OP: Another big thread in this book is, I suppose, hedonism, but of a conscious kind: there’s a conscious embrace within the Freakslaw of desire in all its forms, as well as of ideas. There’s a sense in the book that some of the barriers placed on human freedom and experience are social, but some of them are self-imposed. How were you were thinking about the limits placed on pleasure?

JF: Embracing pleasure is not something that comes naturally to people in Scotland. We have a landscape of suffering and a history of valorizing that kind of suffering. That’s also something I feel in my own life. I can veer endlessly between hedonism and masochism and I’m really interested in those two aspects of sensation or behavior. I’m not really interested in comfort as a place to dwell: I would much rather go out for the long hike in the driving rain, and then come back soaked and sit by the pub fire and feel pleasure because the last thing was so bad. 

I wanted to write about the complicated fight that so many people seem to have with pleasure, the permission they need to feel it. There’s immense guilt attached to “pure” pleasure-seeking: Even if these activities don’t hurt anyone else, if they don’t have a secondary moral impact—they’re not doing something to “improve” ourselves or for the good of the world—then they’re bad. I have a strong belief in tending to our own pleasure and making life a pleasurable experience, that our own personal pleasures are not negligible. I’ve come to think that enjoying moments does in fact makes the world better, not least because we then have more capacity to take actions that make it so. 

OP: And there’s no pleasure without the body. The language around the body in this book is so varied and sticky and lushly weird and beautiful. Attention is drawn to all its difference and possibility as a carrier of pleasure, but also to its animal nature. What do you want to bring through in writing about the body?

JF: I’m always interested in disgust and desire and how they operate together. Disgust is so interesting to me, and the ways in which bodies are disgusting, and how that is key to the pleasure of them. I’m completely uninterested in the sanitized version of our bodies, how polished they’re supposed to be. I want instead to get into the sensation and the feeling, the open bits and the wet bits and the stuff that’s inside them that comes out of them.

OP: In some ways, this a very dark book: it’s a kind of horror story. But the sense I was left with, at the end, was of having read a romance. There’s also a lot of romance in it the book, and I mean true, sappy happy ending kind. What lingered for me were the love stories, Werewolf Louie and the local hairdresser, Derek and Zed. 

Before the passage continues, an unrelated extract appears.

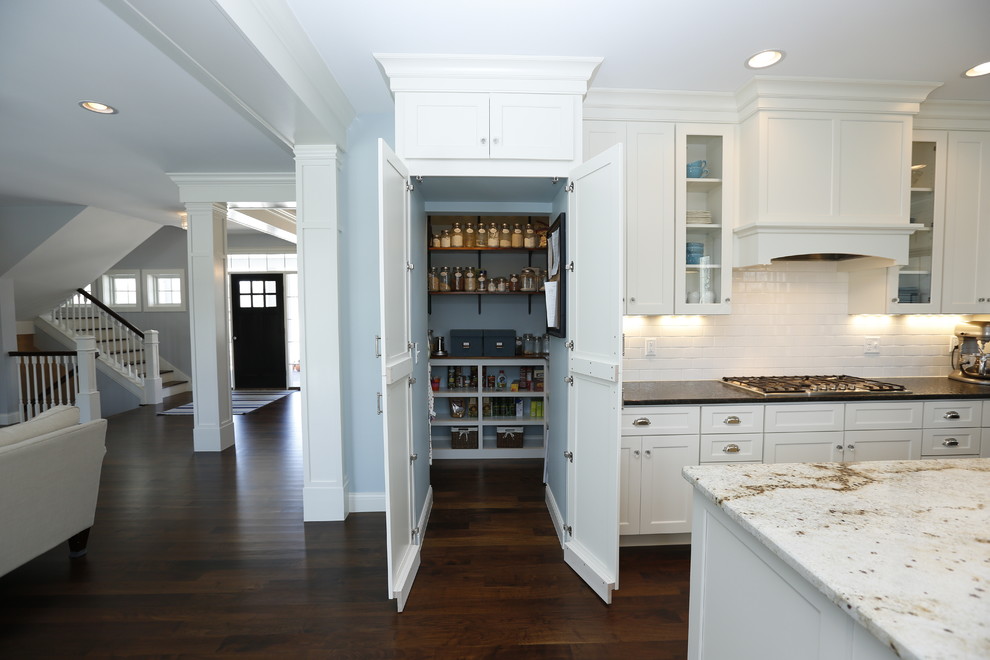 Inspiration for a large arts and crafts l-shaped eat-in kitchen in Cedar Rapids with a farmhouse sink, shaker cabinets, white cabinets, granite benchtops, blue splashback, ceramic splashback, stainless steel appliances, dark hardwood floors and with island.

JF: Yeah, I love joy. I am such an essentially cheesy person, all the way down. When we talk about endings in the classes I teach, I’ll sometimes ask what kinds of endings people like, and many of them say: ambiguous ones that are a little bit sad. And I’m like, No. I want to end at this point of pure joy. I think especially talking about queer people, talking about marginalized people—I want there to be hope. I want there to be resistance and power and anger against injustice, but the fighting isn’t worth anything if you don’t have the positive vision that you build in the place of that fight, and what you build in place of it has to be based in joy. If the revolution and what comes after doesn’t include pleasure and happiness and happy endings and all the good stuff, then that doesn’t feel like the fight I want to be having.